To understand the answer, it's useful to keep in mind that California is home to about 38.8 million people. As of June, Californians were using an average of 97.5 gallons per person per day, meaning collectively they were using about 3.8 billion gallons a day. At that rate, residential water use in California would add up to about 1.38 trillion gallons a year, though usage rates do vary from month to month depending on weather and rainfall.
Assuming 1.38 trillion gallons are used per year, the new low flow shower head regulations should save about 0.17% of the water Californians are using at home in the first year.
Ten years later, the program should be saving 24 billion gallons, which amounts to about 1.7% of the state's residential water. And by 2028, the savings will jump up to 2.8%.
By 2028 the regulations should also save 202 million therms of natural gas, 1,322 gigawatt‐hours of electricity, and $702 million, according to a California Energy Commission report.
Even though these new regulations will have very little impact on actual overall water use in California, it does fit into a larger lifestyle realignment in the drought-prone West.
Some of these measures will likely end when the drought finally subsides, but not all of them.
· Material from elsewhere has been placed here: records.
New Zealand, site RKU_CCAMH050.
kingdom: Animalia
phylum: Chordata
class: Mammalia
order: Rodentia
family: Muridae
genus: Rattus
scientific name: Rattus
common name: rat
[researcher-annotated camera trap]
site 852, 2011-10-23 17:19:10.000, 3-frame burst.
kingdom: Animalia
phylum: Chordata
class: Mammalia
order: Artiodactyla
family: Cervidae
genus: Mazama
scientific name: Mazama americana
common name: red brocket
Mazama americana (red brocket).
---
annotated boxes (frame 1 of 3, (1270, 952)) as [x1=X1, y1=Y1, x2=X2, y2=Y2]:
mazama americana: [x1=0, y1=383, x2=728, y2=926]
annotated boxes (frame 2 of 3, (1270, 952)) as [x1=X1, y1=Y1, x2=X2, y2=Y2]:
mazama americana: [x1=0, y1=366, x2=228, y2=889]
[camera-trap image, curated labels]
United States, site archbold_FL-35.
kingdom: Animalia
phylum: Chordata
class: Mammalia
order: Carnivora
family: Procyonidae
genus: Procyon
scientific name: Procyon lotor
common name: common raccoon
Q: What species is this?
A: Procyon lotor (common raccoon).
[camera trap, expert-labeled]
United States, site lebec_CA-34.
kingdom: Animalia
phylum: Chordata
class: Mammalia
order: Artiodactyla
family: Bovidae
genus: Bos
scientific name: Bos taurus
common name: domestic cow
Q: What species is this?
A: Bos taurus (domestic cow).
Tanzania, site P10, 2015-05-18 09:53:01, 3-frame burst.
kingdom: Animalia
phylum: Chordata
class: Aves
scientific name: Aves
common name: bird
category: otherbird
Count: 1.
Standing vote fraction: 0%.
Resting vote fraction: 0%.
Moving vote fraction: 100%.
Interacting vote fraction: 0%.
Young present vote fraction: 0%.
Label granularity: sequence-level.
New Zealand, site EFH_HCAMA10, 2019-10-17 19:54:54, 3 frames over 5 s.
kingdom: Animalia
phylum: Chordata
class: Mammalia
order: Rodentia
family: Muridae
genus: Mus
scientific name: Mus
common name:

Lawns for example, have been disappearing in the face of watering restrictions and generous rebates for replacing turf with drought-tolerant landscaping. Many of those lawns are probably gone for good now that homeowners have invested heavily in new kinds of landscaping.
The new shower head regulations represent a similar kind of shift, where an initial investment — albeit a small one in the form of a shower head — leads to a long term change that will outlast any particular drought.